Training accuracy

A-ViT: Adaptive Tokens for Efficient Vision Transformer

This repository is the official PyTorch implementation of A-ViT: Adaptive Tokens for Efficient Vision Transformer presented at CVPR 2022.

The code enables adaptive inference of tokens for vision transformers. Current version includes training, evaluation, and visualization of models on ImageNet-1K. We plan to update repository and release run-time token zipping for inference, distillation models, and base models in coming versions.

Useful links:
[Camera ready]
[ArXiv Full PDF]
[Project page]

Requirements

Code was tested in virtual environment with Python 3.6. Install requirements as in the requirements.txt file.

Commands

Data Preparation

Please prepare the ImageNet dataset into the following structure:

  imagenet
  ├── train
  │   ├── class1
  │   │   ├── img1.jpeg
  │   │   ├── img2.jpeg
  │   │   └── ...
  │   ├── class2
  │   │   ├── img3.jpeg
  │   │   └── ...
  │   └── ...
  └── val
      ├── class1
      │   ├── img4.jpeg
      │   ├── img5.jpeg
      │   └── ...
      ├── class2
      │   ├── img6.jpeg
      │   └── ...
      └── ...

Training an A-ViT on ImageNet-1K

This snippet will support the training of A-ViT on ImageNet-1K. Please place the ImageNet dataset accordingly as above. For starting point of pretrained DEIT weights the code shall automatically load as below with --pretrained key. Please refer to here or in the models_act.py code URLs if facing loading or downloading issues.

Code is tested on NVIDIA 4-V100 GPUs cluster of 32GB memory. Training takes 100 epochs.

For tiny model:

python -m torch.distributed.launch --nproc_per_node=4 --use_env main_act.py --model avit_tiny_patch16_224 --data-path <data to imagenet folder> --output_dir ./results/<name your exp for tensorboard files and ckpt> --pretrained --batch-size 128 --lr 0.0005 --tensorboard --epochs 100 --gate_scale 10.0 --gate_center 30 --warmup-epochs 5 --ponder_token_scale 0.0005 --distr_prior_alpha 0.001

For small model:

python -m torch.distributed.launch --nproc_per_node=4 --use_env main_act.py --model avit_small_patch16_224 --data-path <data to imagenet folder> --output_dir ./results/<name your exp name> --pretrained --batch-size 96 --lr 0.0003 --tensorboard --epochs 100 --gate_scale 10.0 --gate_center 75 --warmup-epochs 5 --ponder_token_scale 0.0005 --distr_prior_alpha 0.001

Arguments:

batch-size - batch size.
tensorboard - write training and testing stats for tracking purposes.
lr - learning rate.
epochs - epochs to fine-tune. If --pretrained is not raised, this is epochs for total training.
pretrained - flag to load starting full pretrained static models to start learning for adaptive inference capability.
ponder_scale_token - regularization constant for token ponder loss scaling.
gate_scale - scaling factor for H gate, constant shared across all tokens at all layers.
gate_center - absolute value of the negative bias for H gate, constant shared across all tokens at all layers.
distr_prior_alpha - regularization constant for kl divergence distributional prior.
finetune - loading avit weights.
demo - raise to save and visualize token depth distribution after loading avit weights using the finetune command. This saves (i) original image, (ii) token depth distribution, and (iii) their left-right concatenation in jpg files.

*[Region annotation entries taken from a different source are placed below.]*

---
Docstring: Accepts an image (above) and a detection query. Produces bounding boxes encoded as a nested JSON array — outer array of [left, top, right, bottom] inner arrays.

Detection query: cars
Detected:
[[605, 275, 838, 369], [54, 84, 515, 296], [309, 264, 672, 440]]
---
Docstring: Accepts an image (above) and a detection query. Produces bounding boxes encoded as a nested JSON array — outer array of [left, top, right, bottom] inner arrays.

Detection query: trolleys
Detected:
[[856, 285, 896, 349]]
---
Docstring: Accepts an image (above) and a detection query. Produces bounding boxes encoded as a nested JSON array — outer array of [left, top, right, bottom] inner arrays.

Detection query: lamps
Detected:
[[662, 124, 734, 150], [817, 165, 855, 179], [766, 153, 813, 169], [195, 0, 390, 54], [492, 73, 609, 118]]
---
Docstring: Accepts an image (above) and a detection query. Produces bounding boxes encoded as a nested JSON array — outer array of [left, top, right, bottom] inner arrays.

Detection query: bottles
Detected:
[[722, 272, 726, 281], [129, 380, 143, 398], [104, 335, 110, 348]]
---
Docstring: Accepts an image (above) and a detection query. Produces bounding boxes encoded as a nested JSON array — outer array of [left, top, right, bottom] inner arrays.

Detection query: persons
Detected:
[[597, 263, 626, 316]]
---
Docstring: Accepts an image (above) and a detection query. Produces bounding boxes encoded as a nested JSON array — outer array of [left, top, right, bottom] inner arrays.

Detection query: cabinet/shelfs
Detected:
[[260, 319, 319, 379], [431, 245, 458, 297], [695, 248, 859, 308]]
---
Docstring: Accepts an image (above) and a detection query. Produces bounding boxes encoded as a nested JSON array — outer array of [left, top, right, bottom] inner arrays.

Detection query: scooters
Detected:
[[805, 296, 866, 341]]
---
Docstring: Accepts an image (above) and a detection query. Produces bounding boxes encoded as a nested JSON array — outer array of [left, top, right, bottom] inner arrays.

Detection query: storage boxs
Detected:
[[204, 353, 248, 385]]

Pretrained Weights on ImageNet-1K

Pretrained A-ViT model weights can be downloaded here.

Use the following command to unzip it into the main repository into folder ./a-vit-weights such that loading is supported directly in the training file.

tar -xzf <path to your downloaded folder>/a-vit-weights.tar.gz ./a-vit-weights

Name	Acc@1	Acc@5	Resolution	#Params (M)	FLOPs (G)	Path
A-ViT-T	71.4	90.4	224x224	5	0.8	a-vit-weights/tiny-10-30.pth
A-ViT-S	78.8	93.9	224x224	22	3.6	a-vit-weights/small-10-75.pth

For evaluation, simply append the following snippet to the training script with nproc_per_node set as 1:

--eval --finetune <path to ckpt folder>/{name of chekpoint}

Visualization of Token Depths

To give a quickly visualization of the learnt adaptive inference, kindly download pretrained weights as instructed, and raise the --demo.

This will plot the token depth distribution in a new folder named token_act_visualization, with one demo image per 1K validation classes, saving (i) original, (ii) token depth, and (iii) concatenated left-to-right comparison images. A full run of code generates 3K images.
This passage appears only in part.